Wendy’s Woeful Night.
This one might be for the macabre, so I must joust a trigger warning for non descriptive assault.
On one common night, I sat at home with a fresh paper bag of Wendy's breeding grease on my comforter, originally ivy now evergreen. I couldn't care, my eyes were glued to the TV- a cheap, 150 dollar thing that had horrible audio and burnt my retinas but I couldnt look away from the reality show depicting strangers vowing for their last chance at love if an atomic bomb dropped. How insipid, some were 24 and had they even tried love without needing 15 minutes of fame? My lips keep finding the amber bottle neck, chugging around the stupidity.
The text comes in not too long later, a friend beckoning me out. One quick glance at the time tells me it's nearly four in the morning but what else was I going to do other than rot in this onion ring smelling hole? So, I do the only normal thing my drunk mind says, which is to climb out the window.
My window- half the size of a normal one that seats the basement. I cut off the bug screen with a pocket knife, and feel the cold air hit my face as well as my back- because my mother had slammed the door open, robe on and a fiery look in her eye.
"Where are you going?" She asks, rightfully incensed as I just broke a piece of her home.
"Out." I say helpfully, my torso already angled out into freedom. "Party being thrown."
I hear her sigh, and I know she's taking a moment to look at the massacre of my bedroom so I pull myself out to glare for no reason other than she seems to be in the wrong. This is my space- who is she to judge if I want to eat greasy food and drink my weight in cheap liquor?
I stumble to my feet, throwing on a hoodie thats stained but I cant be asked to find anything nicer.
"Please, don't go." She says suddenly. And it sounds like a plea, or even a warning. If I was six beers sober I might have heeded it. My family has never been wrong- my grandma calls me to ask why Ive taken the rosary off my rearview mirror without ever seeing it. I like to joke they're psychic But as it was, I rolled my eyes and clamoured to the hall way to make for the back door which would have made sense in the first place without desecrating the window framing.
"You don't control me." I say. "I'll be fine. I'll be safe. I have my friends there."
"You don't know those people." She says. I imagine she means my friends, and I spin on my heel to glower.
"You don't know shit." Is my departing words as I make for the Yber sitting idle in the alley.
Not much later, im at the place the party is being hosted. All is fine, for a bit, until a man joins the fray of us and starts to pet my hair. But I have a cup of moonshine my friend made, and it's wonderfully blurring the lines of morality.
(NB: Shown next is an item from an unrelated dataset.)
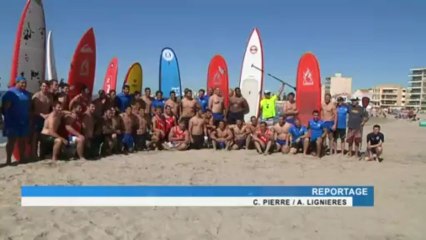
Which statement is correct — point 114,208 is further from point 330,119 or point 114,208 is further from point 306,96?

He follows where I go- if I am outside, he's there touching my toes with the toe of his boot. If I go to the bathroom to hook up with someone who I think may be missing teeth, he waits at the door like a dog with a bird in its jaws.
And when I go to bed, he follows.
If I had listened to my mother- if I had registered that fire in her eye for what I had been, swirling pools of sense and worry, I may not have ended up how I did the next morning. I know it is not my fault, and I could not have prevented it. Perhaps my friends could have, when they heard a belt undoing. But they are not responsible for the actions of a monster. They couldn't make the devil quit his day job, of sending his pioneering demons to attack a drunk girl.
My girlfriend broke up with me the next day because of the assault, though she never knew of the cheating. Perhaps that is karma. Perhaps my mother didn't want to find her daughter crying, and her sleepless night was in time with my horror filled one.
Not all butterfly effects are good. Some monarchs have clipped wings and singed holes in their skin. Some butterflies find solace in that stale bag of Wendy's the following day.